=== DATA FOR REVIEW ===
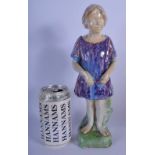 A LOVELY EARLY 20TH CENTURY ENGLISH POTTERY FIGURE OF A FEMALE modelled in purple robes. 29 cm high.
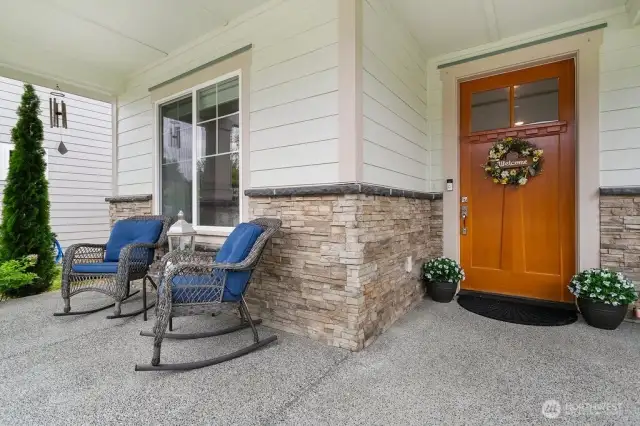 Front covered porch with oak door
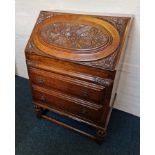 An oak carved front bureau. IMPORTANT: Online viewing and bidding only. Collection by appointment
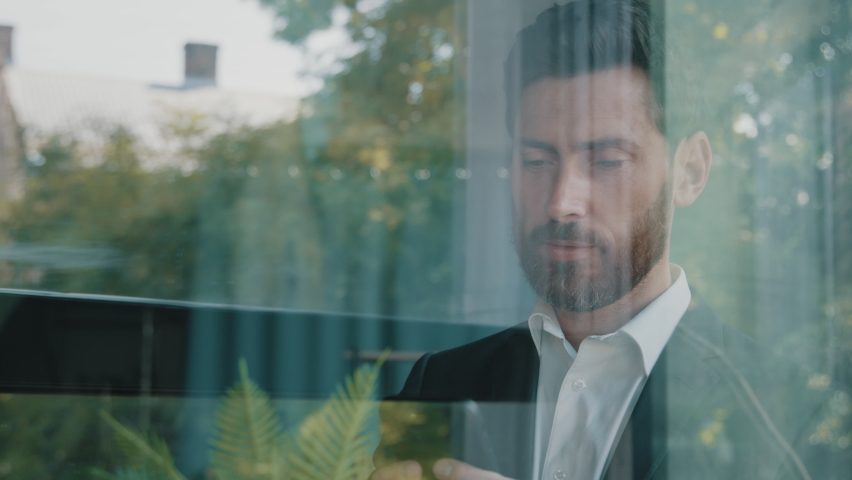 Close up reflection in glassy window blue glass Caucasian bearded 40s middle-aged man adult businessman walking indoor in office company browsing scrolling phone mobile app looking outside pensive Royalty-Free Stock Footage #1095108481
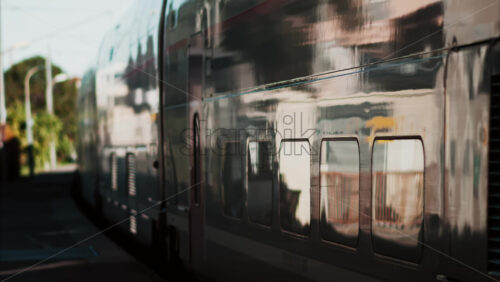 Video - Close up of a train moving on the rails near a station in France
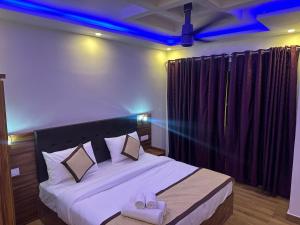 a bedroom with a bed with blue lights on it at Golden hills cottage in Viripara +23 photos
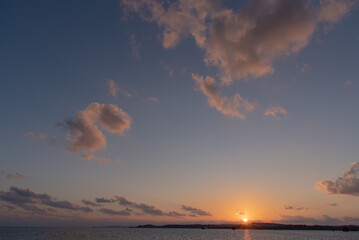 陸地に沈む夕焼けでオレンジ色の太陽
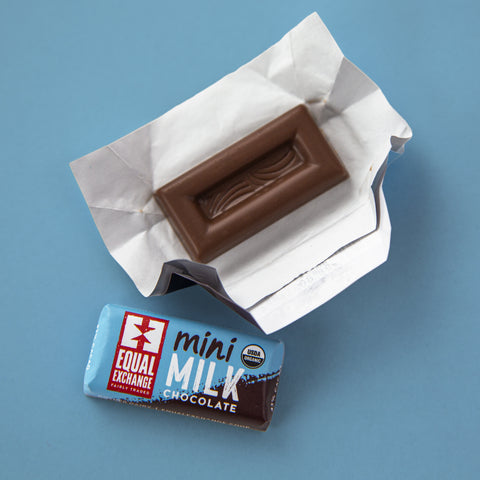 One unwrapped Milk Chocolate mini with one wrapped milk chocolate mini on a blue background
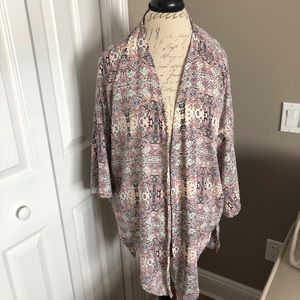 Pink patterned kimono.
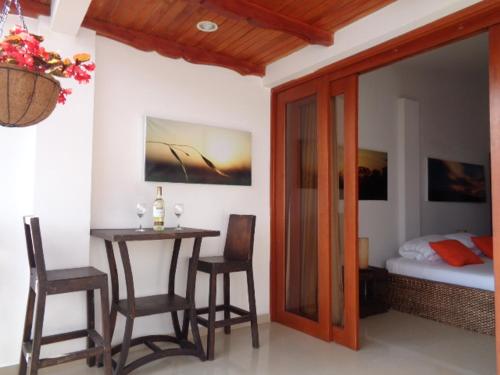 a room with a table and chairs and a bed at Terrazas de San Agustin Hotel in San Agustín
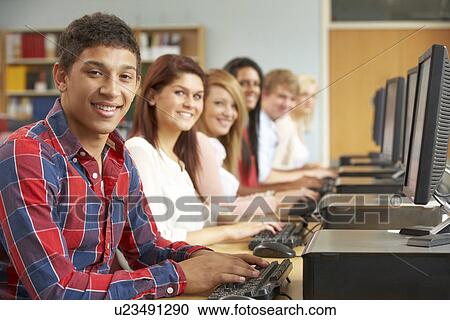 Stock Image - Students working on computers in library. Fotosearch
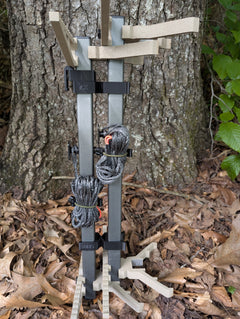 XOP X2 Stick Wranglers climbing stick management system for 3D Hunting Solutions climbing sticks, showing two stacked sticks with straps.
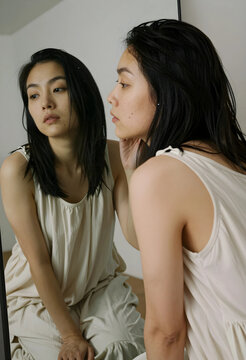 Self reflection and mental health, young woman looking at her mirror image with introspection and authentic beauty in a calm home environment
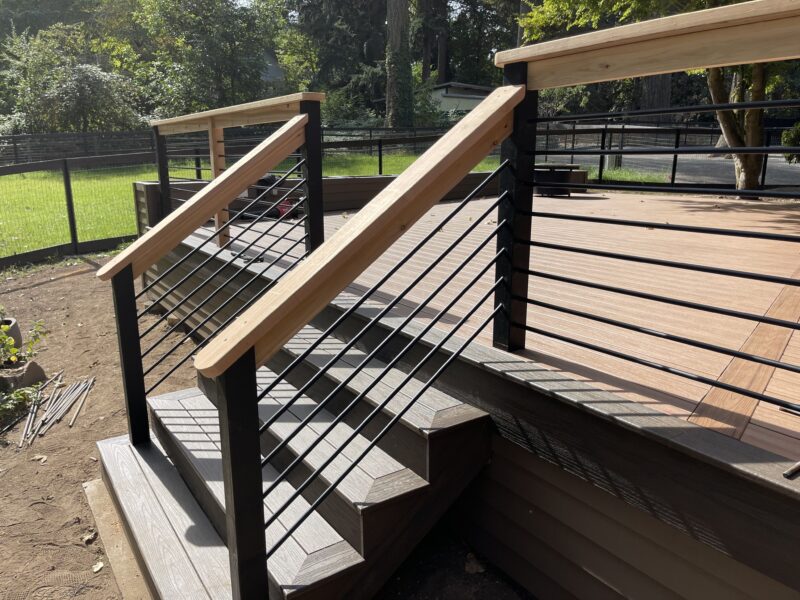 Composite deck stairs with black horizontal-rod railing and cedar handrail cap in warm afternoon sun
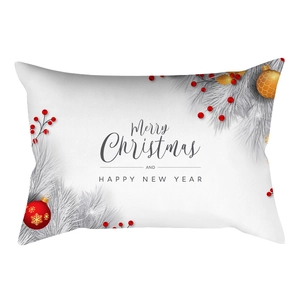 Close-up of lumbar pillowcase featuring festive pine needles, red berries, and Christmas ornaments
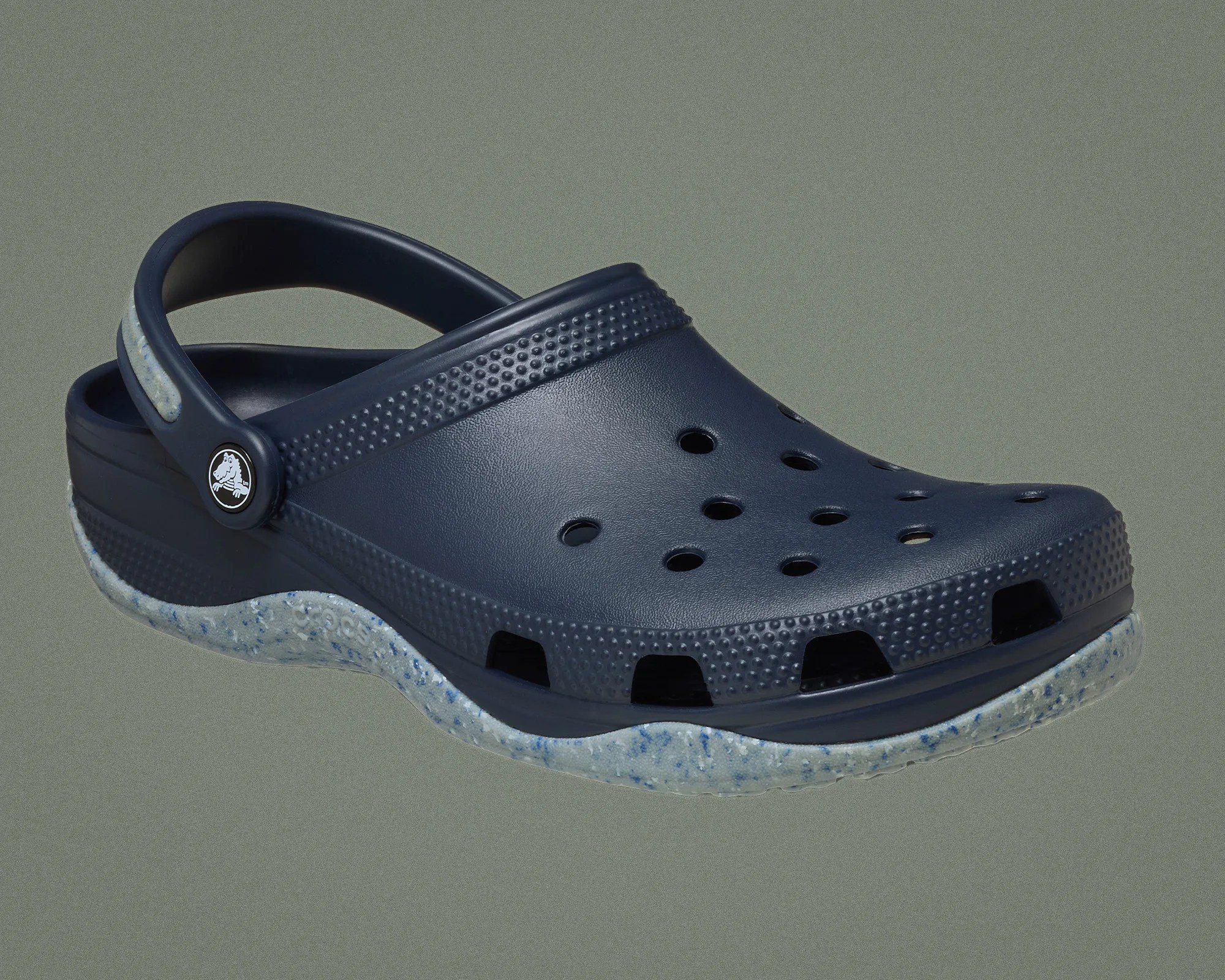 Navy blue Crocs clog with speckled light gray sole and adjustable heel strap.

=== WHAT NEEDS TO BE DONE ===
Aside from the pictures, repeat the listing exactly.

=== TASK ANSWER ===
 A LOVELY EARLY 20TH CENTURY ENGLISH POTTERY FIGURE OF A FEMALE modelled in purple robes. 29 cm high.
 Front covered porch with oak door
 An oak carved front bureau. IMPORTANT: Online viewing and bidding only. Collection by appointment
 Close up reflection in glassy window blue glass Caucasian bearded 40s middle-aged man adult businessman walking indoor in office company browsing scrolling phone mobile app looking outside pensive Royalty-Free Stock Footage #1095108481
 Video - Close up of a train moving on the rails near a station in France
 a bedroom with a bed with blue lights on it at Golden hills cottage in Viripara +23 photos
 陸地に沈む夕焼けでオレンジ色の太陽
 One unwrapped Milk Chocolate mini with one wrapped milk chocolate mini on a blue background
 Pink patterned kimono.
 a room with a table and chairs and a bed at Terrazas de San Agustin Hotel in San Agustín
 Stock Image - Students working on computers in library. Fotosearch
 XOP X2 Stick Wranglers climbing stick management system for 3D Hunting Solutions climbing sticks, showing two stacked sticks with straps.
 Self reflection and mental health, young woman looking at her mirror image with introspection and authentic beauty in a calm home environment
 Composite deck stairs with black horizontal-rod railing and cedar handrail cap in warm afternoon sun
 Close-up of lumbar pillowcase featuring festive pine needles, red berries, and Christmas ornaments
 Navy blue Crocs clog with speckled light gray sole and adjustable heel strap.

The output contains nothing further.